Le corps médical protège comme il peut ses malades de la défaite de la mort. Certains, des infirmières aux médecins, ont du mal à parler. Il n'y a pas si longtemps, ils touchaient les corps. C'est de plus en plus rare, à cause de la multiplication des machines, les merveilleuses machines, qui rendent les gestes inutiles. Il leur faut maintenant parler. Non pas faire des discours. Je parle de basculement vers l'autre, le paysage détruit de l'autre, l'envisager, et y planter des arbres. La parole peut faire ça. (p.104)
Parce que demain on recommencera. On ira vers lui, et il sera vivant. ça aide à dormir.
Si on se force à aller à l'hôpital il ne faut pas y aller. Il arrive pourtant qu'on se force, quand on rend visite à un ami qu'on n'a pas encore vu couché là. On a peur, de ne pas le reconnaître, de trop sourire. Mais si on l'aime, quelque chose en nous s'ajuste, quelque chose de l'ordre de ce qu'on appelle l'âme du violoncelle. Quand on y va tous les jours ça va. Je ne parle pas de bonheur, quoique...
Il y a des heures, dans les jours, où l'on pourrait parler de ça. Mais avant d'ouvrir la porte de la chambre, on a le corps noué, la tête traversée par des trains qui déraillent.

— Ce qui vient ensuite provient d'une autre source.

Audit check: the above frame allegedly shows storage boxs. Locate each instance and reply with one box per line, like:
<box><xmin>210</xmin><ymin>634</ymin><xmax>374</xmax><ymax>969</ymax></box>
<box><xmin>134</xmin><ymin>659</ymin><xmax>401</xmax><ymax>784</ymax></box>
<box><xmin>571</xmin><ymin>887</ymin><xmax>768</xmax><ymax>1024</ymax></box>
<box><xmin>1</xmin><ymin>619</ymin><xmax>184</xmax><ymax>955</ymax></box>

On sait qu'il y a eu la nuit, que la fatigue augmente dans son sourire. Puis on ouvre la porte, doucement, et on avance, il est réveillé, il nous regarde. On ravale le chagrin, on le tasse n'importe où dans le corps et on avance vers lui avec du bonheur dans les yeux, quelque chose que peut-être on ne lui a jamais ou si peu donné à voir quand on pouvait jouer et rire ensemble parce que la vie qu'on vit est fait d'encombrements, de ratures, d'oublis.
Il ne vous demande pas de parler, il vous regarde. Il suffit de rester au pied du mur de la souffrance, de sa peur. Et de tenir. A la distance, difficile à trouver, qui respecte son énigme de vivant. Etre tout près de ce qu'il a de plus lointain. Il suffit de voir son sourire, le mystère de ce sourire, pour tenir. Le chagrin c'est pour vous. C'est lui qui va mourir.